__Travail demandé__:
1. Répondez aux questions suivantes d'après le texte sur les chemins et les frontières :
(a) Quel est le prix de l'album de Bernard Rio ?
(b) Qui signe la préface de Frontières ?
(c) Quelles sont les trois grandes parties de Frontières ?
2. Poursuivez le texte sur les chemins et les frontières à partir de sa dernière phrase, s'il vous plaît.

__Extrait du document__:
________________________
Utile complément à la réflexion entamée par le livre de Sylvain Tesson « Sur les chemins noirs », ce bel album de Bernard Rio nous entraîne dans un magnifique voyage sur la mémoire immémoriale de ces chemins irriguant le vieux pays de France.Comme autant de racines profondes, et toujours vivaces pour qui sait les découvrir.
Sur les chemins de France, sentiers d’histoire et de légendes, par Bernard Rio (photographies Bruno Colliot), éditions Ouest-France 220 pages, 35 euros.
Frontières. Des confins d’autrefois aux murs d’aujourd’hui
De lecture très agréable, Frontières est défini dans la préface d’Olivier Foucher, géographe et diplomate, comme « un guide de voyage en forme d’introduction, buissonnière et illustrée, à l’univers contrasté des délimitations politiques, culturelles et stratégiques, dont la fonction protectrice aussi bien que la fragilité nous obsèdent de nouveau en ces jours incertains ».
Son auteur, Olivier Zajec, enseignant en sciences politique à Lyon III, professeur de géopolitique à l’Ecole de guerre, a écrit ce superbe livre, richement illustré et s’appuyant sur un solide appareil cartographique. En trois grandes parties (Pouvoirs, identités, nouveaux espaces) et une soixantaine de chapitres, il nous expose une réflexion stimulante sur le concept de la frontière dans une prodigieuse ballade à travers temps et espace, du limes romain du Ier siècle, jusqu’au mur israélien du XXIe, des remparts de Carcassone à Check Point Charlie, du fond des océans au silence des espaces intersidéraux, définissant avec brio toute la complexité et la diversité des frontières d’hier à aujourd’hui, qu’elles soient étatiques, civilisationnelles, idéologiques, naturelles ou non.
Si la frontière aujourd’hui est définie juridiquement par la Cour Internationale de Justice comme « la ligne exacte de rencontre des espaces où s’exercent respectivement les pouvoirs et droits souverains », Olivier Zajec élargit cette définition qui ne répond pas à l’étude sur le temps long de la formation des nations et de la mémoire des peuples. Au vocabulaire juridiquement normé des institutions internationales contemporaines, il ajoute la notion essentielle de « confins » : ces zones de marche intermédiaire à vocation militaire et impériale chantées par Jean Raspail, et si importantes dans l’histoire de l’Europe
Si la gouvernance mondiale plaide en faveur d’un effacement des frontières, Olivier Zajec leur promet pourtant dans sa conclusion un bel avenir :
« à une époque caractérisée par une passion galopante pour le nivellement, et qui ne célèbre les slogans réflexes de l’ouverture et de la diversité que pour mieux oublier sa soumission volontaire à l’uniformité culturelle, il est permis de poser l’hypothèse que les bornages agaçants des limites politiques contribuent à préserver la chatoyance du monde tout autant que ses capacités de tolérance.(…) « No border » ? Un idéal auquel il est au fond naturel que les vigiles du droit d’ingérence et les trafiquants libre-échangistes, soldats du Moralisme punitif et du Profit réconciliés, applaudissent ensemble des deux mains. Pour les tenants du réalisme politique, rien n’oblige en revanche à considérer cette perspective comme un progrès évident. »
________________________
__Données enregistrées__:
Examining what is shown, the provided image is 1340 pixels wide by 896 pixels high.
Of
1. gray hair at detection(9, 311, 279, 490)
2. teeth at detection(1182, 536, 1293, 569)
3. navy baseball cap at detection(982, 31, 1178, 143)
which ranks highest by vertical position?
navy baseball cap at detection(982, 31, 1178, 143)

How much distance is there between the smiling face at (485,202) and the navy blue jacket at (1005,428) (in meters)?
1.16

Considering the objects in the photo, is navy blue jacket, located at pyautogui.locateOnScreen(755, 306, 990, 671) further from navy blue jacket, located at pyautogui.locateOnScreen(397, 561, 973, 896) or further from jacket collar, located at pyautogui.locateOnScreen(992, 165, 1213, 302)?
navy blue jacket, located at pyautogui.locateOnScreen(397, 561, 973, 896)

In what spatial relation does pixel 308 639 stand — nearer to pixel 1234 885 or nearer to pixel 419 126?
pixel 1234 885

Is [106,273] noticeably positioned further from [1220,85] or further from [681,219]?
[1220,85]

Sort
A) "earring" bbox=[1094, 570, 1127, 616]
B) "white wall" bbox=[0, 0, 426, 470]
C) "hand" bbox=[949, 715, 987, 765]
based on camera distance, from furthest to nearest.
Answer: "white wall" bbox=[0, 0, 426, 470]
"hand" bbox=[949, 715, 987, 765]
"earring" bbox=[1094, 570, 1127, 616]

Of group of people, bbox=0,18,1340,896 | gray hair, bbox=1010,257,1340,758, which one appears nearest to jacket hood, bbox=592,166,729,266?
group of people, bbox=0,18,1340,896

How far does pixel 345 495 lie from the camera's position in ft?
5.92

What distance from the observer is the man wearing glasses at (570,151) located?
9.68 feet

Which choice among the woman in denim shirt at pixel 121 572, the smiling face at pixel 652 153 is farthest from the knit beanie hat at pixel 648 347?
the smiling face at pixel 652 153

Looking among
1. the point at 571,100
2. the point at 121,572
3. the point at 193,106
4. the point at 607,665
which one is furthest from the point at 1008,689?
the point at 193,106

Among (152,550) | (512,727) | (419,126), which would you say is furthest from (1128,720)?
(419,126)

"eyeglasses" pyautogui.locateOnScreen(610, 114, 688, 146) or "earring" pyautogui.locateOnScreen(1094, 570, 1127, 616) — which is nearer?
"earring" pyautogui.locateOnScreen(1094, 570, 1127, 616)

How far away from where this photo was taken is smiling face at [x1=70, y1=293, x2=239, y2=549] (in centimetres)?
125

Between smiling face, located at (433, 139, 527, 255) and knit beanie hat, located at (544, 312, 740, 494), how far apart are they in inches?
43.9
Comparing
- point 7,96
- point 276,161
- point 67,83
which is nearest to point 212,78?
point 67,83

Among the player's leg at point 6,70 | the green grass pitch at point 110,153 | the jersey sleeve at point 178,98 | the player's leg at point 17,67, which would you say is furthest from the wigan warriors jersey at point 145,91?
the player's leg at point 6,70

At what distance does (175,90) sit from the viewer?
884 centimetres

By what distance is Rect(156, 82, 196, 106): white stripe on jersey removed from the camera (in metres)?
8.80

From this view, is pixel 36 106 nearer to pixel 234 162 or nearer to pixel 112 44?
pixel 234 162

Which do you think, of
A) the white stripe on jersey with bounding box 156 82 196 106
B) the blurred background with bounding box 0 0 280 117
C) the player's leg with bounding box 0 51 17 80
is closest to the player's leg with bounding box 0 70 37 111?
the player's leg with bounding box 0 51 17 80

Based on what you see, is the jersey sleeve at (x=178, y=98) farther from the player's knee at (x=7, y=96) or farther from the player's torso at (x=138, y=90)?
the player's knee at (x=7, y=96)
________________________
__Corrigé__:
1.
(a) 35 euros.
(b) Olivier Foucher, géographe et diplomate.
(c) Pouvoirs, identités, nouveaux espaces.

2.
Et Olivier Zajec d’en appeler, dans les ultimes lignes de sa conclusion, à « préserver la possibilité des rencontres et des traités [et] à ce que perdurent, à la croisée des chemins des peuples, les filtres pacificateurs des délimitations politiques et culturelles ».
Frontières. Des confins d’autrefois aux murs d’aujourd’hui, par Olivier Zajec (cartes : Jean-Philippe Antoni), Chronique éditions, 184 p., 34,95 euros.
La grande histoire des guerres de Vendée
Réalisé par l’auteur de la Cause du peuple, ce beau livre s’appuie sur une très riche iconographie à base de tableaux, gravures, emblèmes, armes, vitraux, la plupart méconnus ou inédits. Préfacé par Philippe de Villiers, l’ouvrage retrace en sept chapitres la tragique odyssée de la Vendée militaire entre 1793 et 1796. Au récit de Patrick Buisson, s’appuient en regard les récits, réflexions et témoignages d’une cinquantaine de contributeurs, contemporains ou postérieurs au conflit, appartenant à chacun des deux camps en présence, historiens, mémorialistes, acteurs ou témoins oculaires, romanciers, poètes, philosophes, dont quelques « géants » de la littérature et de la pensée comme François-René de Chateaubriand, Victor Hugo, Jules Michelet ou Alexandre Soljenitsyne.
Si la dimension religieuse du conflit est essentielle, Patrick Buisson considère que l’insurrection vendéenne ne peut pour autant se résumer à une opposition entre croyants et non-croyants, mais à celle plus radicale encore séparant ceux qui « savent qu’ils croient » et ceux qui « croient qu’ils savent ». Ce conflit religieux fut en effet doublé d’une guerre sociale entre les bénéficiaires de la Révolution et la paysannerie de l’Ouest, passage sanglant « d’une société d’ordres à une société de classe », dont Patrick Buisson se plaît à rappeler que la répression fit plus de victimes que la totalité des jacqueries de l’Ancien Régime.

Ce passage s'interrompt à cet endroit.